Zeilen aus einem Datensatz zum räumlichen Denken
^^^^^^^^^^^^^^^^
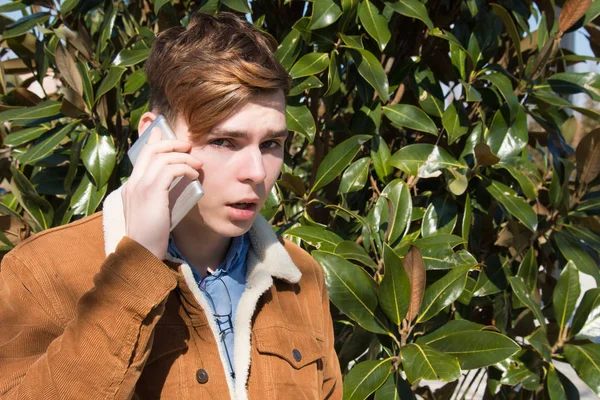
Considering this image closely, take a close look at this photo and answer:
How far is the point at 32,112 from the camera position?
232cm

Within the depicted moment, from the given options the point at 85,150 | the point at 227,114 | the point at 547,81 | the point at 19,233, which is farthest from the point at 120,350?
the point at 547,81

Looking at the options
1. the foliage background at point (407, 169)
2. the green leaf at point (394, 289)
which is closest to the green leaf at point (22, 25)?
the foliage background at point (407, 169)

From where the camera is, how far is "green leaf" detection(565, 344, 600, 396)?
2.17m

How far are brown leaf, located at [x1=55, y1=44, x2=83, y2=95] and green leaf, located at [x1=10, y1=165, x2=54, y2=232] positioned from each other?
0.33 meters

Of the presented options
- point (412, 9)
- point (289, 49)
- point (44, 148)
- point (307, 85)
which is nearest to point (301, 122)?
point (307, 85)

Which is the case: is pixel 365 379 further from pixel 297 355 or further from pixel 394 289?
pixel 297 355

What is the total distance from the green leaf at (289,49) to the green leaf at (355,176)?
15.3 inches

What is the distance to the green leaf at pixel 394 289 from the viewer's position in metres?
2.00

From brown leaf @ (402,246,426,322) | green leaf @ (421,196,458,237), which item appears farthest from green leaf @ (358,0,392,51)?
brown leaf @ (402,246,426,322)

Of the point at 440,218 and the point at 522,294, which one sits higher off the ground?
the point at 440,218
^^^^^^^^^^^^^^^^
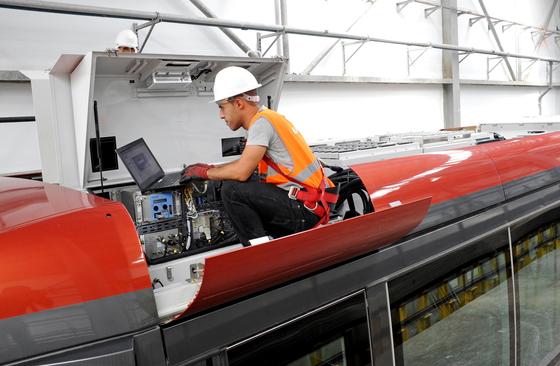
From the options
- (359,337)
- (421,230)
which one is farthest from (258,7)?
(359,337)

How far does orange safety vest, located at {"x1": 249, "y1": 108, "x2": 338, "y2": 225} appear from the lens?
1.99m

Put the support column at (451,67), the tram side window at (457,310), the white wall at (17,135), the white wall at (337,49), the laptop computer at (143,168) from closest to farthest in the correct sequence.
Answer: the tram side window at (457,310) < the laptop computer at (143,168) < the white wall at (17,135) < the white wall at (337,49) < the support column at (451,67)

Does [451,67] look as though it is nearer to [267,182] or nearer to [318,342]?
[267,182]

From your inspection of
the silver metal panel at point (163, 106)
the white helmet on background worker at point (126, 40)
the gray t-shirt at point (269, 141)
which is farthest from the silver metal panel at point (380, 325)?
^^^^^^^^^^^^^^^^
--- Aufgabenstellung ---
Wandle den Abschnitt des Materials, der mit der Zeile beginnt, die „From your inspection of“ enthält, und mit der Zeile endet, die „which is farthest from the silver“ enthält, in eine nummerierte Liste um, wobei beide Randzeilen dazugehören. Leerzeilen lässt du dabei weg.

--- Gelöste Aufgabe ---
1. From your inspection of
2. the silver metal panel at point (163, 106)
3. the white helmet on background worker at point (126, 40)
4. the gray t-shirt at point (269, 141)
5. which is farthest from the silver metal panel at point (380, 325)?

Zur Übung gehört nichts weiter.